I know a lot about audio and went to school for audio engineering. I know a little about lighting, but probably not nearly as much as any serious photographer. If you have any questions for me about anything and feel like I might be able to help, feel free to ask! I love talking about stuff, especially audio.


----------



## Ewinter (Aug 29, 2012)

Hi Pixeltarian, Welcome to the CR forums.
Firstly, what lighting conditions were you testing in? does it still do this in broad daylight? which autofocus point are you using?
And more than that, did you buy it new? if you did, the store should be able to swap out the lens for you if it's demonstrably faulty


----------



## dr croubie (Aug 29, 2012)

There's three ways that my camera emulates this scenario:

Using live-view.
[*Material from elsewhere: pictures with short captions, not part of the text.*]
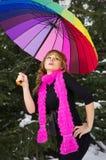 Jovem mulher com guarda-chuva multicolorido Fotografia de Stock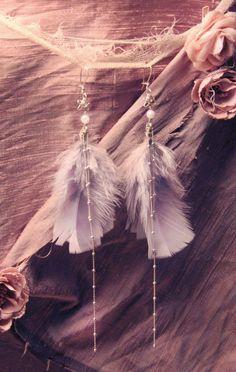 Silver Mauve Shooting Star Feather Earrings by Moonalia. Rose Mauve, Mauve Color, Blush Roses, Dusty Rose, Dusty Pink, Feather Jewelry, Feather Earrings, Boho Jewelry, Jewelry Ideas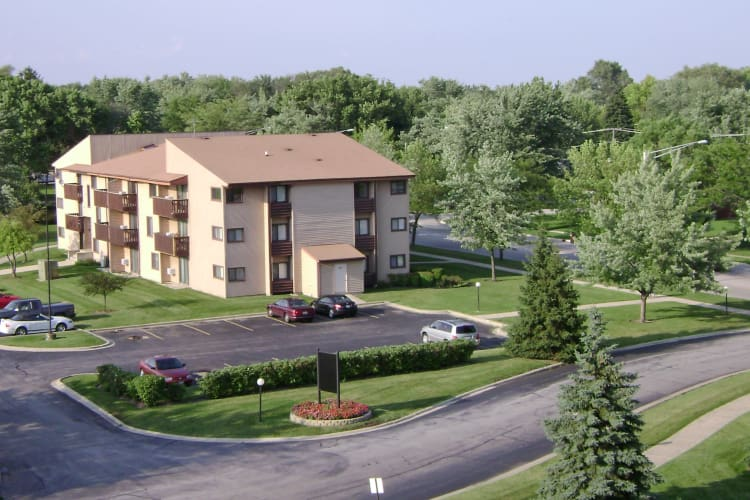 Front view at apartments in Richton Park, Illinois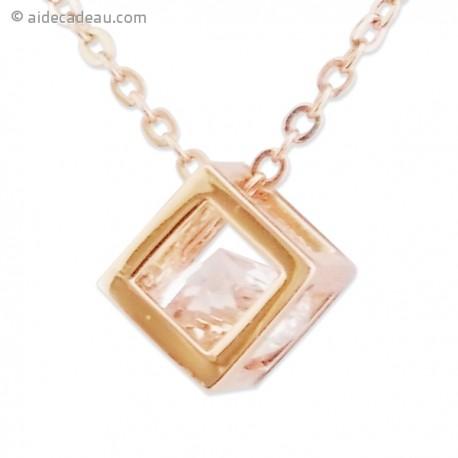 Le collier pendentif cube doré et faux diamant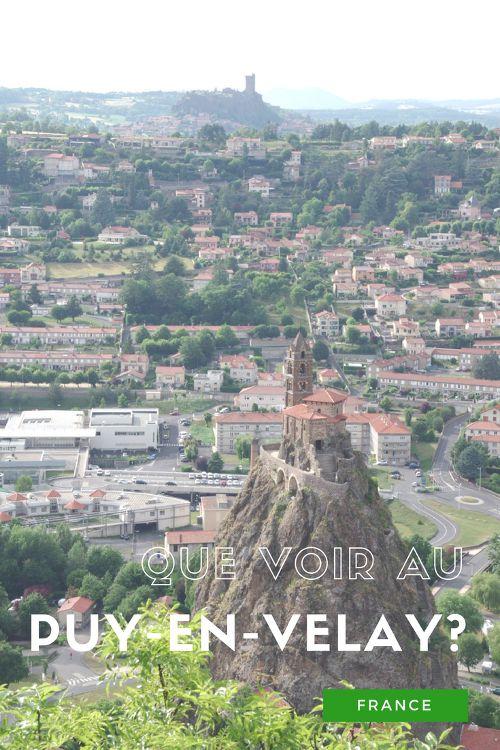 Que visiter au Puy en Velay, l'une des villes de départ du chemin de Saint Jacques de Compostelle ? Une cathédrale classée au patrimoine mondial de l'UNESCO, un spectacle son et lumière, une distillerie de verveine, il y a beaucoup de choses à voir !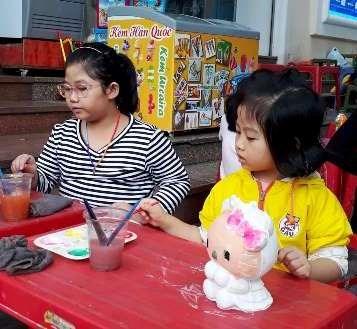 Colorear y divertirse, una opcion para los ninos de Hanoi hinh anh 8
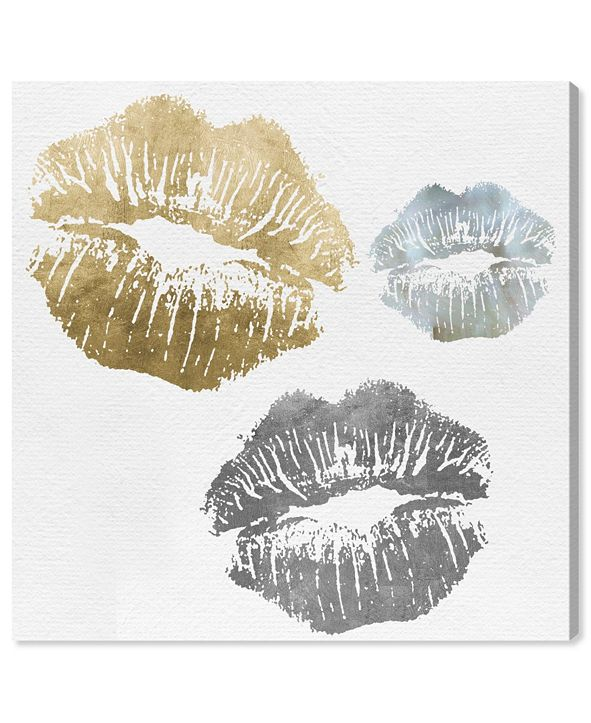 "Oliver Gal Luxury Kiss Canvas Art, 36"" x 36"""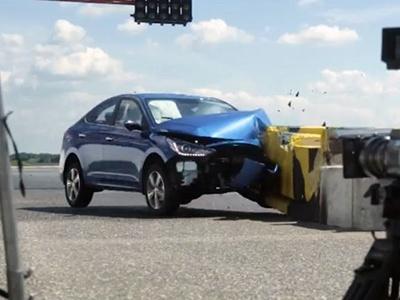 Новый Hyundai Solaris прошёл краш-тест сучастием человека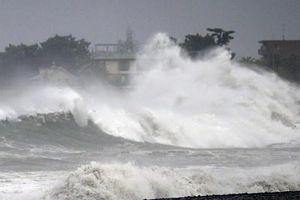 Siêu bão Faxai đổ bộ Nhật Bản, hàng chục nghìn người phải sơ tán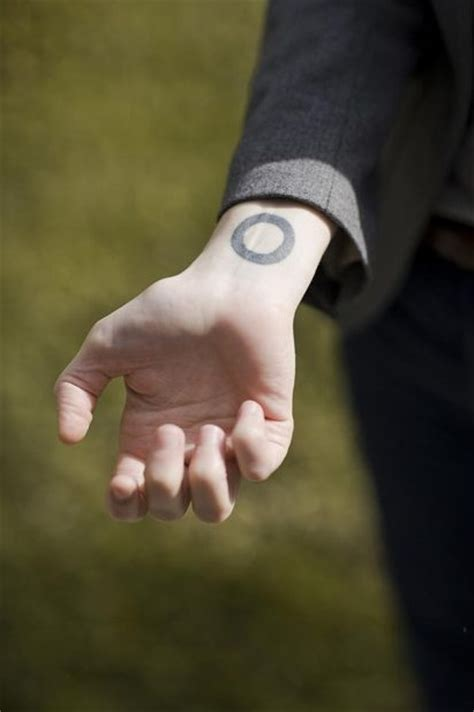 tegan and sara tattoos quin tegan quintastic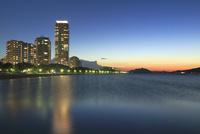 高層住宅のある浜辺の夜景 11076014476| 写真素材・ストックフォト・画像・イラスト素材|アマナイメージズ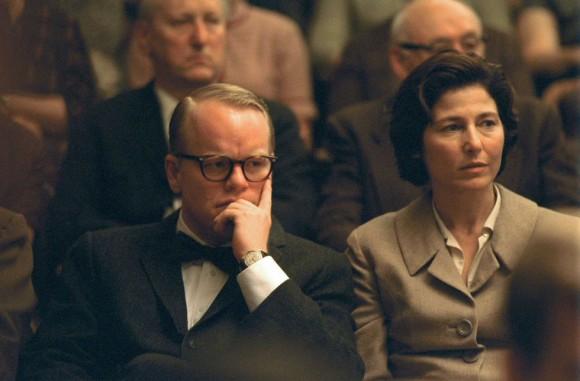 Los actores Philip Seymour Hoffman (izqda.), como Truman Capote, y Catherine Keener, en una escena del filme 'Capote', dirigido por Bennett Miller. Esta interpretación le valió el Oscar y el Globo de Oro en 2005. Foto: AP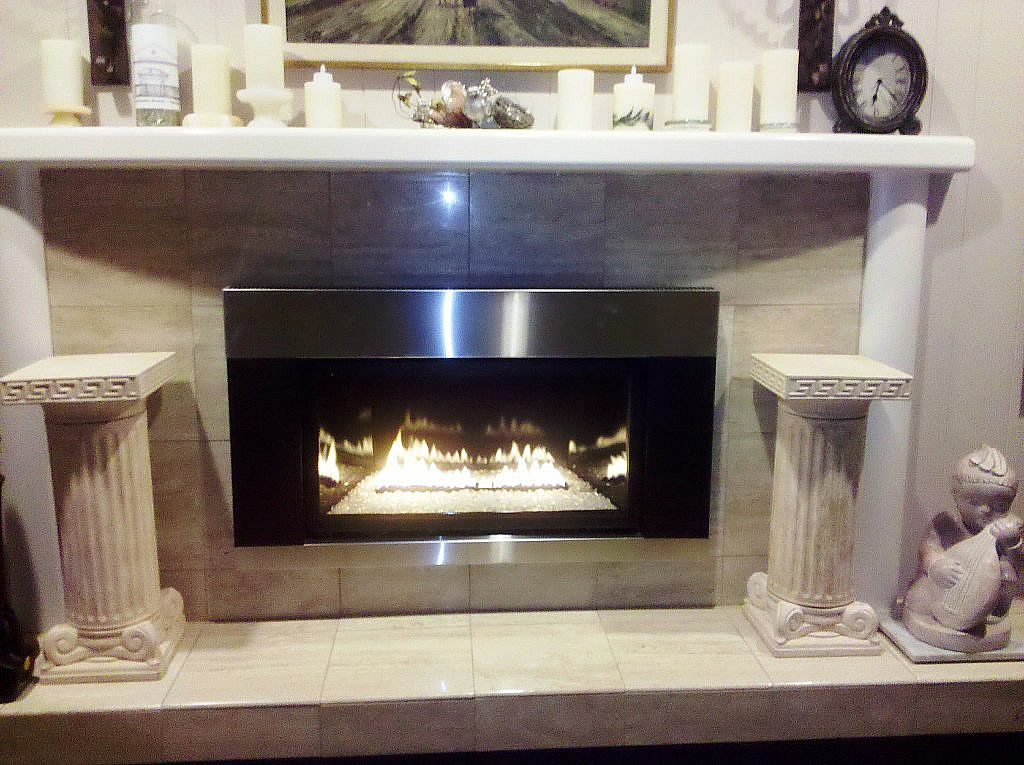 Innsbrook Loft DVL25iN Contemporary Insert - This is an actual install pic!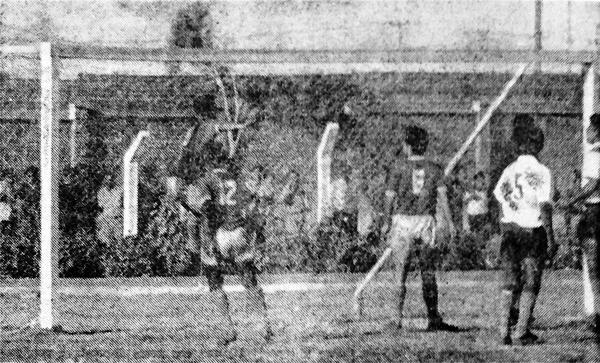 En la despedida de Varacka, Porvenir Miraflores derrotó a Municipal en Pisco. (Recorte: diario La Crónica)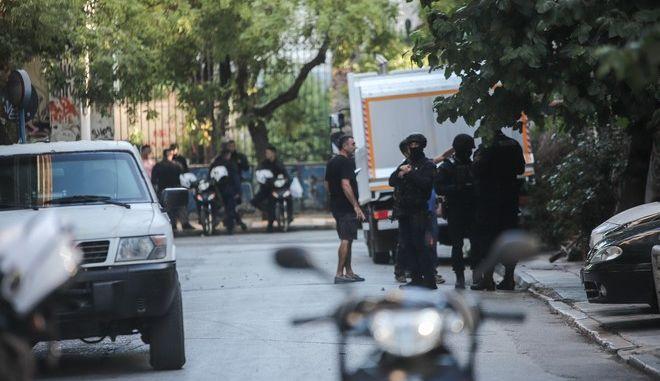 Σε εξέλιξη αστυνομική επιχείρηση εκκένωσης υπό κατάληψη κτιρίου στα Εξάρχεια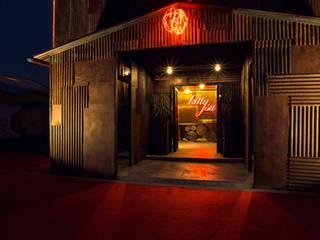 kitty su Modern bars & clubs by omkarcreateurs Modern
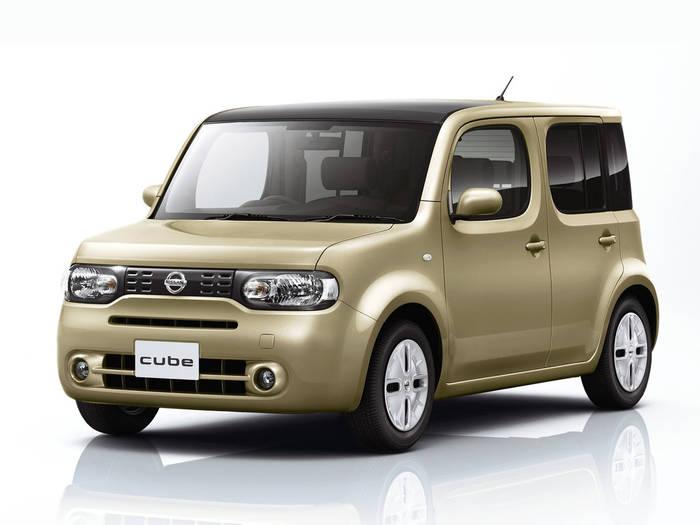 Nissan Cube. Похож на грустного бульдога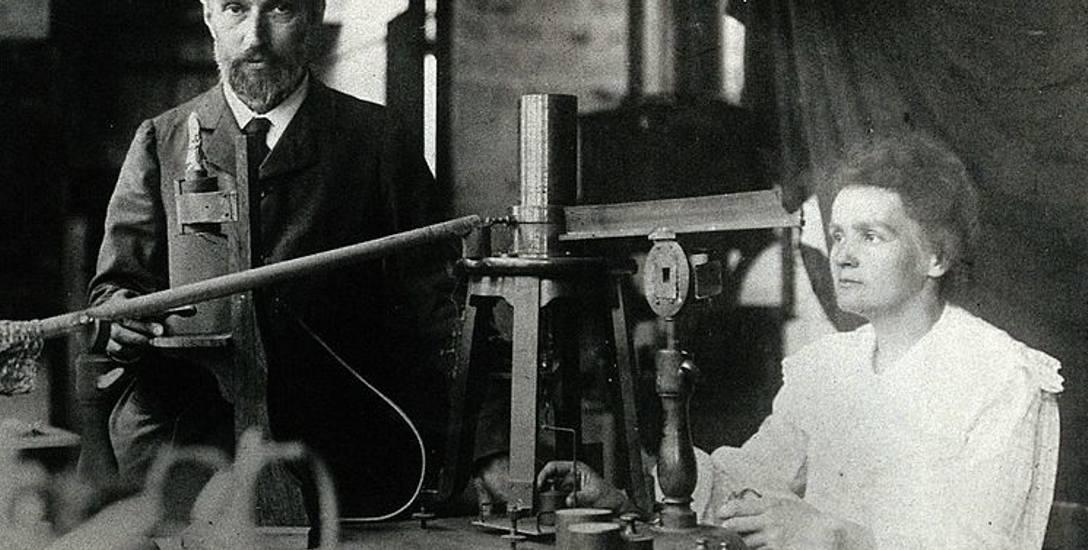 Maria z mężem w laboratorium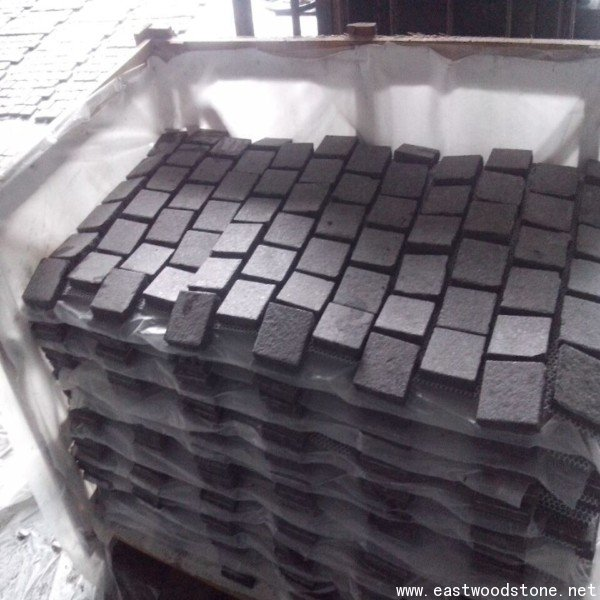 black cobble stone mesh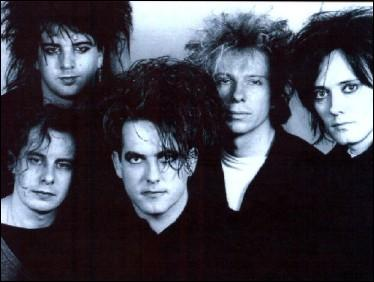 The Cure, groupe de rock et de new wave britannique, ont chanté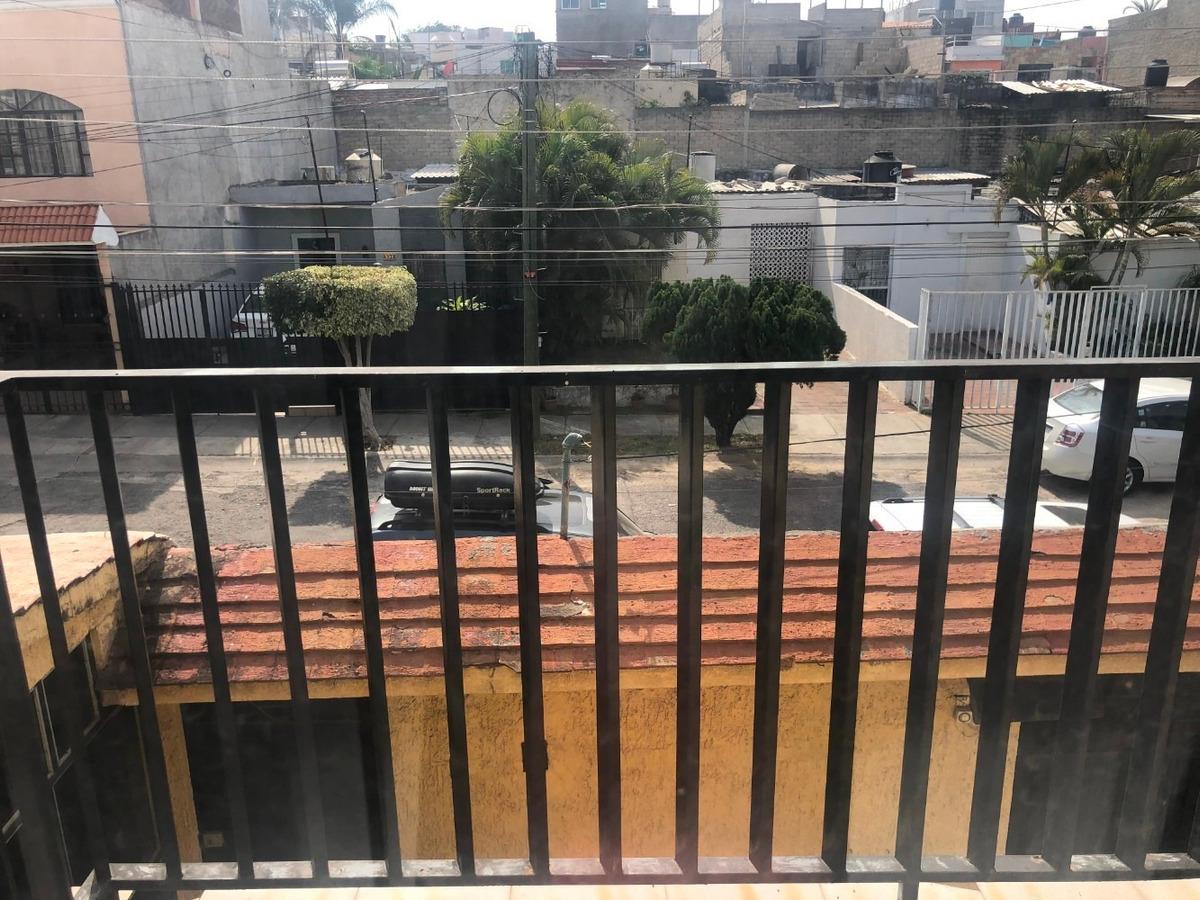 casa en venta loma dorada zona sur 3 plantas amplia cochera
It's incredibly slow to autofocus, so I use the viewfinder as much as possible.
Too dark, or no contrast. Shooting all one-colour objects, or when the lighting isn't that good.
Using extension tubes, or teleconverters. Can confuse the autofocus, reduce the amount of light, etc.

So, you don't sound like you're using teleconverters or extension tubes, so we'll rule that out.
Go outside in the sun, point at a tree or brick wall or something, use the viewfinder.
Or even just get some white paper and draw some lines on it with a black texta and point at that. If it is still as slow as before, i call borken, get it fixed.


----------



## Mt Spokane Photography (Aug 29, 2012)

Bad lens, send it back to wherever it came from.


----------



## Ryan708 (Aug 29, 2012)

It does kinda sound like live-view was enabled?


----------